* EXERCISE TASK:
Give the entries again, word for word.

>> start EXTRACTED INFORMATION

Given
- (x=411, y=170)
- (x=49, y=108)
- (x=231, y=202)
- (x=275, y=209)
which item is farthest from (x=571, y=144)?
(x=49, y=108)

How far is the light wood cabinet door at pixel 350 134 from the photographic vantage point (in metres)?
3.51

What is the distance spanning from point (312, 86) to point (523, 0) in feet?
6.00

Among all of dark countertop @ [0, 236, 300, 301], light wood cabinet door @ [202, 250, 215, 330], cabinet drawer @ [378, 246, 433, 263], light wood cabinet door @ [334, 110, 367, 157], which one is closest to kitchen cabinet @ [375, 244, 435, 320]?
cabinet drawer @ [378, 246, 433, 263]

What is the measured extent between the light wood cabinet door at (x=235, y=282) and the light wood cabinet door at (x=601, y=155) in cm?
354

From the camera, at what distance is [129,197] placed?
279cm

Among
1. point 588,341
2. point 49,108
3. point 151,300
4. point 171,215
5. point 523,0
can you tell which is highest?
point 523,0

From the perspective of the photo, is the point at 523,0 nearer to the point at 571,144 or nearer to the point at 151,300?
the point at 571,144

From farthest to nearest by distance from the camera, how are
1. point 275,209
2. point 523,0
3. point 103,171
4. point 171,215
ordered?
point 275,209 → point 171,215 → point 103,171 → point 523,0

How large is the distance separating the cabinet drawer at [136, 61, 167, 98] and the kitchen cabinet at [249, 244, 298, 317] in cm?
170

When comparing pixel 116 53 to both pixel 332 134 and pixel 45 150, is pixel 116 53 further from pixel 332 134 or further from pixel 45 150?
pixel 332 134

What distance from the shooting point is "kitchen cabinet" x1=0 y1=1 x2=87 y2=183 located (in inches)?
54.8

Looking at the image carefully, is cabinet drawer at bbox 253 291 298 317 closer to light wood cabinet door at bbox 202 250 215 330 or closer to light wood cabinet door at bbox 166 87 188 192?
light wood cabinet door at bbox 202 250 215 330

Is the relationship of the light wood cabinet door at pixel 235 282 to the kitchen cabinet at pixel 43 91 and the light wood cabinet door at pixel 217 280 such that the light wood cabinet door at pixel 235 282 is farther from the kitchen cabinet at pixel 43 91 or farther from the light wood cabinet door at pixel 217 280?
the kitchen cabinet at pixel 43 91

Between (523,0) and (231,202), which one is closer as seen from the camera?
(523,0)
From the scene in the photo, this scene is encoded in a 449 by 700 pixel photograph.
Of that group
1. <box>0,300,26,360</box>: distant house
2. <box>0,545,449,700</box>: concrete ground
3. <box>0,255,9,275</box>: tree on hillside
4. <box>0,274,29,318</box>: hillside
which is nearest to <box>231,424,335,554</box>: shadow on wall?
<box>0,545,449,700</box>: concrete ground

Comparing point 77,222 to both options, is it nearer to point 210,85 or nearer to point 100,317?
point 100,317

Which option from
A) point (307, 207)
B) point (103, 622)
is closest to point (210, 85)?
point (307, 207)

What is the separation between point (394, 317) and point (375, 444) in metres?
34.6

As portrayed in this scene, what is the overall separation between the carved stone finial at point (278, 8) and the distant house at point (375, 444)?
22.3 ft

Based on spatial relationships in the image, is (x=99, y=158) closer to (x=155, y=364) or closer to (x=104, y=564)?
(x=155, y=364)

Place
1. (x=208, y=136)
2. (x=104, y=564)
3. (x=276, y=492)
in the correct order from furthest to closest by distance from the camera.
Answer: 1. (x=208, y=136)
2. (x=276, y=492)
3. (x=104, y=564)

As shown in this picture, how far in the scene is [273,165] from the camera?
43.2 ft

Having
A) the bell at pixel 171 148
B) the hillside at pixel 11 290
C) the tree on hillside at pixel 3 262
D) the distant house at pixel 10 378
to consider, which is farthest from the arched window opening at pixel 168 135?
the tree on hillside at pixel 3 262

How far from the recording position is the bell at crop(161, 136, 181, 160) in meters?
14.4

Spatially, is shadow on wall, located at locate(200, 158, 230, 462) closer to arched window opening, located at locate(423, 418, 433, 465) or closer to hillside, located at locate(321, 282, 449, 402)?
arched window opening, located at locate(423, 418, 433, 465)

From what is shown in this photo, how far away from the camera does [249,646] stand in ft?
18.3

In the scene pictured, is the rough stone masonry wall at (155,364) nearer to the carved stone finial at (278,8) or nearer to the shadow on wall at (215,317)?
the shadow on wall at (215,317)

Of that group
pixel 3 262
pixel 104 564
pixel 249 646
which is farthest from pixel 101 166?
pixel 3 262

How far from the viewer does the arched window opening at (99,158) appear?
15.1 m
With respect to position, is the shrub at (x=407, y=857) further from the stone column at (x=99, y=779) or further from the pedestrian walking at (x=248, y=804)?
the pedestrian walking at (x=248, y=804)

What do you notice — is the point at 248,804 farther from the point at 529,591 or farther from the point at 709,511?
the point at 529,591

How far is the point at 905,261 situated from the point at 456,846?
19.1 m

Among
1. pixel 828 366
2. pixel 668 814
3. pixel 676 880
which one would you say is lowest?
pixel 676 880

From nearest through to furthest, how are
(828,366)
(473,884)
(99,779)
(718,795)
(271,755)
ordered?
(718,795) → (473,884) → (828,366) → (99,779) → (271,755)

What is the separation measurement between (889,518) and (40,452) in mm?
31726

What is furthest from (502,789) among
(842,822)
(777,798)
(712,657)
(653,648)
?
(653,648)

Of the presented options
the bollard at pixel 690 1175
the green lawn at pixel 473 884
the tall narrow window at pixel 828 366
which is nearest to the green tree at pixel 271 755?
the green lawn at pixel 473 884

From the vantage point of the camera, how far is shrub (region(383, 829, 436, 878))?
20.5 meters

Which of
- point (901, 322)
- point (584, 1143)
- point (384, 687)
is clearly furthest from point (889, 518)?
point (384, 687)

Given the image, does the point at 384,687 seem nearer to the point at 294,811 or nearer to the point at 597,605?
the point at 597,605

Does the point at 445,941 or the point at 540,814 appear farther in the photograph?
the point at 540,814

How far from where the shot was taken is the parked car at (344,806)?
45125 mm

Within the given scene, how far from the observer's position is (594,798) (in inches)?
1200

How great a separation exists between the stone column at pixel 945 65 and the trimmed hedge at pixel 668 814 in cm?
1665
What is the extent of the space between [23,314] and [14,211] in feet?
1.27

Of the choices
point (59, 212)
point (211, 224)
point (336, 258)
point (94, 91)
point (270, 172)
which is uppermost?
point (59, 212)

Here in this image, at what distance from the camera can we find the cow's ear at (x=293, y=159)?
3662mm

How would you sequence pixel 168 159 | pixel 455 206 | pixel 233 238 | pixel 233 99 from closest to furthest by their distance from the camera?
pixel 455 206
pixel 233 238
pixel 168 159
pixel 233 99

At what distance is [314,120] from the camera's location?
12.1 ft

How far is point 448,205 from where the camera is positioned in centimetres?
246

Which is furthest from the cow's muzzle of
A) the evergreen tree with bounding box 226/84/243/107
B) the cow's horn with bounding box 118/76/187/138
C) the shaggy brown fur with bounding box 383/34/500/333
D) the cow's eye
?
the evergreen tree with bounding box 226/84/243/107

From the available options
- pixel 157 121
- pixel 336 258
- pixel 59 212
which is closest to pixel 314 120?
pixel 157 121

>> end EXTRACTED INFORMATION

* SOLUTION TO THE PROBLEM:
Given
- (x=411, y=170)
- (x=49, y=108)
- (x=231, y=202)
- (x=275, y=209)
which item is farthest from (x=571, y=144)?
(x=49, y=108)

How far is the light wood cabinet door at pixel 350 134 from the photographic vantage point (in metres)?
3.51

What is the distance spanning from point (312, 86) to point (523, 0) in feet?
6.00

Among all of dark countertop @ [0, 236, 300, 301], light wood cabinet door @ [202, 250, 215, 330], cabinet drawer @ [378, 246, 433, 263], light wood cabinet door @ [334, 110, 367, 157], which one is closest to kitchen cabinet @ [375, 244, 435, 320]?
cabinet drawer @ [378, 246, 433, 263]

What is the measured extent between the light wood cabinet door at (x=235, y=282) and the light wood cabinet door at (x=601, y=155) in cm?
354

From the camera, at what distance is [129,197] placed?
279cm

Among
1. point 588,341
2. point 49,108
3. point 151,300
4. point 171,215
5. point 523,0
can you tell which is highest?
point 523,0

From the perspective of the photo, is the point at 523,0 nearer to the point at 571,144 or nearer to the point at 151,300?
the point at 571,144

From farthest to nearest by distance from the camera, how are
1. point 275,209
2. point 523,0
3. point 103,171
4. point 171,215
ordered?
point 275,209 → point 171,215 → point 103,171 → point 523,0

How large is the distance separating the cabinet drawer at [136, 61, 167, 98] and the kitchen cabinet at [249, 244, 298, 317] in cm?
170

When comparing pixel 116 53 to both pixel 332 134 and pixel 45 150, is pixel 116 53 further from pixel 332 134 or further from pixel 45 150?
pixel 332 134

What distance from the shooting point is "kitchen cabinet" x1=0 y1=1 x2=87 y2=183 located (in inches)?
54.8

Looking at the image carefully, is cabinet drawer at bbox 253 291 298 317 closer to light wood cabinet door at bbox 202 250 215 330 or closer to light wood cabinet door at bbox 166 87 188 192?
light wood cabinet door at bbox 202 250 215 330

Is the relationship of the light wood cabinet door at pixel 235 282 to the kitchen cabinet at pixel 43 91 and the light wood cabinet door at pixel 217 280 such that the light wood cabinet door at pixel 235 282 is farther from the kitchen cabinet at pixel 43 91 or farther from the light wood cabinet door at pixel 217 280?
the kitchen cabinet at pixel 43 91

Between (523,0) and (231,202), which one is closer as seen from the camera?
(523,0)
From the scene in the photo, this scene is encoded in a 449 by 700 pixel photograph.
Of that group
1. <box>0,300,26,360</box>: distant house
2. <box>0,545,449,700</box>: concrete ground
3. <box>0,255,9,275</box>: tree on hillside
4. <box>0,274,29,318</box>: hillside
which is nearest to <box>231,424,335,554</box>: shadow on wall?
<box>0,545,449,700</box>: concrete ground

Comparing point 77,222 to both options, is it nearer to point 210,85 or nearer to point 100,317?
point 100,317

Which option from
A) point (307, 207)
B) point (103, 622)
is closest to point (210, 85)?
point (307, 207)

What is the separation between point (394, 317) and point (375, 444) in metres?
34.6

As portrayed in this scene, what is the overall separation between the carved stone finial at point (278, 8) and the distant house at point (375, 444)?
22.3 ft

Based on spatial relationships in the image, is (x=99, y=158) closer to (x=155, y=364) or closer to (x=104, y=564)?
(x=155, y=364)

Place
1. (x=208, y=136)
2. (x=104, y=564)
3. (x=276, y=492)
in the correct order from furthest to closest by distance from the camera.
Answer: 1. (x=208, y=136)
2. (x=276, y=492)
3. (x=104, y=564)

As shown in this picture, how far in the scene is [273,165] from the camera?
43.2 ft

Having
A) the bell at pixel 171 148
B) the hillside at pixel 11 290
C) the tree on hillside at pixel 3 262
D) the distant house at pixel 10 378
to consider, which is farthest from the arched window opening at pixel 168 135?
the tree on hillside at pixel 3 262

How far from the recording position is the bell at crop(161, 136, 181, 160) in meters?
14.4

Spatially, is shadow on wall, located at locate(200, 158, 230, 462) closer to arched window opening, located at locate(423, 418, 433, 465) or closer to hillside, located at locate(321, 282, 449, 402)?
arched window opening, located at locate(423, 418, 433, 465)

From what is shown in this photo, how far away from the camera does [249,646] stand in ft?
18.3

In the scene pictured, is the rough stone masonry wall at (155,364) nearer to the carved stone finial at (278,8) or nearer to the shadow on wall at (215,317)?
the shadow on wall at (215,317)

Of that group
pixel 3 262
pixel 104 564
pixel 249 646
which is farthest from pixel 101 166?
pixel 3 262

How far from the viewer does the arched window opening at (99,158) appear?
15.1 m
With respect to position, is the shrub at (x=407, y=857) further from the stone column at (x=99, y=779) or further from the pedestrian walking at (x=248, y=804)?
the pedestrian walking at (x=248, y=804)

What do you notice — is the point at 248,804 farther from the point at 529,591 or farther from the point at 709,511?
the point at 529,591

How far is the point at 905,261 situated from the point at 456,846?
19.1 m

Among
1. pixel 828 366
2. pixel 668 814
3. pixel 676 880
which one would you say is lowest?
pixel 676 880

From nearest through to furthest, how are
(828,366)
(473,884)
(99,779)
(718,795)
(271,755)
ordered?
(718,795) → (473,884) → (828,366) → (99,779) → (271,755)

What is the separation measurement between (889,518) and (40,452) in mm?
31726

What is furthest from (502,789) among
(842,822)
(777,798)
(712,657)
(653,648)
?
(653,648)

Of the presented options
the bollard at pixel 690 1175
the green lawn at pixel 473 884
the tall narrow window at pixel 828 366
which is nearest to the green tree at pixel 271 755?
the green lawn at pixel 473 884

From the vantage point of the camera, how far is shrub (region(383, 829, 436, 878))?
20.5 meters

Which of
- point (901, 322)
- point (584, 1143)
- point (384, 687)
is clearly furthest from point (889, 518)?
point (384, 687)

Given the image, does the point at 384,687 seem nearer to the point at 294,811 or nearer to the point at 597,605?
the point at 597,605

Does the point at 445,941 or the point at 540,814 appear farther in the photograph?
the point at 540,814

How far from where the shot was taken is the parked car at (344,806)?
45125 mm

Within the given scene, how far from the observer's position is (594,798) (in inches)?
1200

How great a separation exists between the stone column at pixel 945 65 and the trimmed hedge at pixel 668 814 in cm?
1665
What is the extent of the space between [23,314] and [14,211] in feet?
1.27

Of the choices
point (59, 212)
point (211, 224)
point (336, 258)
point (94, 91)
point (270, 172)
which is uppermost?
point (59, 212)

Here in this image, at what distance from the camera can we find the cow's ear at (x=293, y=159)?
3662mm

How would you sequence pixel 168 159 | pixel 455 206 | pixel 233 238 | pixel 233 99 from closest to furthest by their distance from the camera?
pixel 455 206
pixel 233 238
pixel 168 159
pixel 233 99

At what distance is [314,120] from the camera's location?
12.1 ft

How far is point 448,205 from where the camera is positioned in centimetres?
246

Which is furthest from the cow's muzzle of
A) the evergreen tree with bounding box 226/84/243/107
B) the cow's horn with bounding box 118/76/187/138
C) the shaggy brown fur with bounding box 383/34/500/333
D) the cow's eye
?
the evergreen tree with bounding box 226/84/243/107

From the available options
- pixel 157 121
- pixel 336 258
- pixel 59 212
which is closest to pixel 314 120?
pixel 157 121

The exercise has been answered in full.